◆ Page:
** START **

For anyone reading the news about Ticketmaster and Taylor Swift, or Twitter and Elon Musk, the problem of malicious bots might seem insurmountable.
These automated programs can snap up concert tickets in the blink of an eye, or pose as humans on social media, among countless other mischievous tasks. Bad bots are a big problem, accounting for one-quarter to as much as one-half of global internet traffic, or even more, by different estimates.
But they are not invincible.
That’s the assessment of F5 CEO François Locoh-Donou. Seattle-based F5 is one of a growing number of tech companies that offer solutions to detect, deter, and defeat bots. Others include Akamai Technologies, Cloudflare, Google, PerimiterX, Imperva, Datacom and many others.
“You beat that automation — that bad automation from bad actors — with better technology, and that better technology does exist today,” he says.

** END **

◆ Extracted data:
** START **

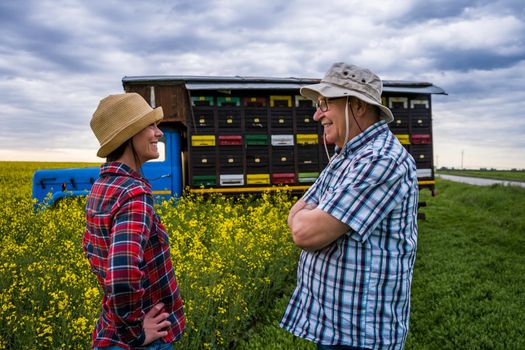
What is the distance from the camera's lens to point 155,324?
206 centimetres

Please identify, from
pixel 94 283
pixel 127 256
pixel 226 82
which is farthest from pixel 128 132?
pixel 226 82

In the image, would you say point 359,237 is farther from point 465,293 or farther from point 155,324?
point 465,293

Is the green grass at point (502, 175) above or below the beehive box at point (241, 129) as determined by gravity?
below

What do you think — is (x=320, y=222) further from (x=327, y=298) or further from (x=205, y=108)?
(x=205, y=108)

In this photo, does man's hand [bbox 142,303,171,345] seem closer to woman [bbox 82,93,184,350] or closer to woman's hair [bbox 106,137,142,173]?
woman [bbox 82,93,184,350]

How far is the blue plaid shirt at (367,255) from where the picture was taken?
6.27ft

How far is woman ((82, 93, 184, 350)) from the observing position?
1854 millimetres

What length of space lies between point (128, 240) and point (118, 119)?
580 millimetres

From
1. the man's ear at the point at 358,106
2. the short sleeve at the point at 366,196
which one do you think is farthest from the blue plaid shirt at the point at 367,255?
the man's ear at the point at 358,106

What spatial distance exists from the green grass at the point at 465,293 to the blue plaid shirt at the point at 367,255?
2.98m

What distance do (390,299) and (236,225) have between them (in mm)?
5077

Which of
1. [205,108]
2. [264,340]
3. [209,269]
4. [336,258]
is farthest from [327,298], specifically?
[205,108]

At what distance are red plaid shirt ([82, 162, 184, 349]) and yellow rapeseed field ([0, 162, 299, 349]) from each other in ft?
5.19

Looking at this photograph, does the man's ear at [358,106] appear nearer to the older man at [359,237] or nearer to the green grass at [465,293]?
the older man at [359,237]
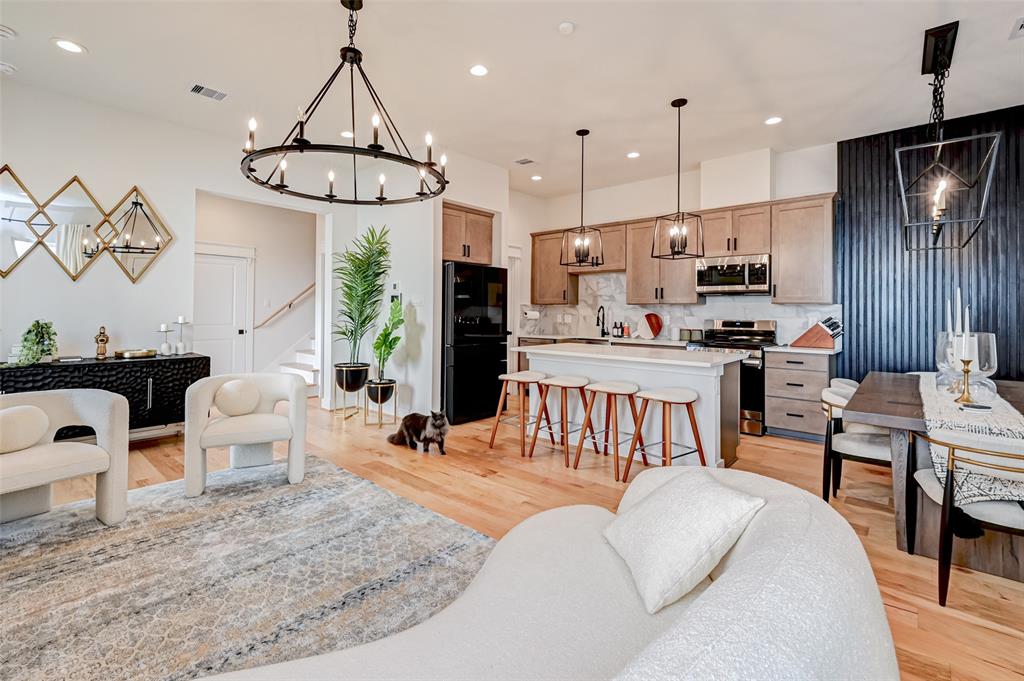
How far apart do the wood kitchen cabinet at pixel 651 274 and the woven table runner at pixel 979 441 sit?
3.51m

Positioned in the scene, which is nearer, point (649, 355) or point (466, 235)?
point (649, 355)

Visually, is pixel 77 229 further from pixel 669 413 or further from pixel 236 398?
pixel 669 413

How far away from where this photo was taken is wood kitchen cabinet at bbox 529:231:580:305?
670cm

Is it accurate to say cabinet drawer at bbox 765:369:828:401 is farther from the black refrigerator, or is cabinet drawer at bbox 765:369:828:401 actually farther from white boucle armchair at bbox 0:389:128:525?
white boucle armchair at bbox 0:389:128:525

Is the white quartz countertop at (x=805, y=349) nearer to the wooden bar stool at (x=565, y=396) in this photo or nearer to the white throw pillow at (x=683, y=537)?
the wooden bar stool at (x=565, y=396)

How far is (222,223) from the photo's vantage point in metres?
6.61

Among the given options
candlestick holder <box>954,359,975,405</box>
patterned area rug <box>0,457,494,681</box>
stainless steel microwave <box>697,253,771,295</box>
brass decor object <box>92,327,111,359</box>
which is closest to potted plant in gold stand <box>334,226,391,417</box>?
brass decor object <box>92,327,111,359</box>

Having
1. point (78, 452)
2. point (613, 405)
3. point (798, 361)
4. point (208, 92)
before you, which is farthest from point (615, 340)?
point (78, 452)

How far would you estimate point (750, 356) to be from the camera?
190 inches

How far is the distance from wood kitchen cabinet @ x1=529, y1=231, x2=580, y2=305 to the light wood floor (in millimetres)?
2449

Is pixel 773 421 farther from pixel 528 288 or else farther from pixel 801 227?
pixel 528 288

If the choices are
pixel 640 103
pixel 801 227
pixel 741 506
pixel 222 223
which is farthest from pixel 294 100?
pixel 801 227

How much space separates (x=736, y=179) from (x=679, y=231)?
1.65 m

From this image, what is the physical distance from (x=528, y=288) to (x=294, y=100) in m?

** END **

◆ Instruction: Write the next few sentences of the passage on malicious bots, starting after the last sentence shown above.

◆ Written answer:
Locoh-Donou joins us to discuss the issue on this week’s GeekWire Podcast. He says he cares about the topic not only because F5 is in the business of battling bots, but because of the threat they pose to trust in the digital world.
“The prevalence and sophistication of bots, over the last several years, has increased exponentially because of the availability of the technology, and availability of human talent that is used to power bots,” Locoh-Donou says.
“A number of retailers and certainly social media companies haven’t really understood or grasped the motivation of the people who are creating these bots, and the sophistication of these bots, and the way that they are distorting the information that we are looking at,” he added. “So that’s why bots have become such a big issue in the digital world.”
Many companies treat the battle against bots as a “DIY project,” hiring their own engineers to address the problem, or leaving it to their internal security teams to deal with it, which Locoh-Donou described as a mistake.
To be sure, F5 has a vested interest in that viewpoint. Its security products and services include Distributed Cloud Bot Defense, which resulted from the company’s $1 billion acquisition of Shape Security three years ago.
However, there’s a growing consensus in the tech industry that battling bots does require specialized technology.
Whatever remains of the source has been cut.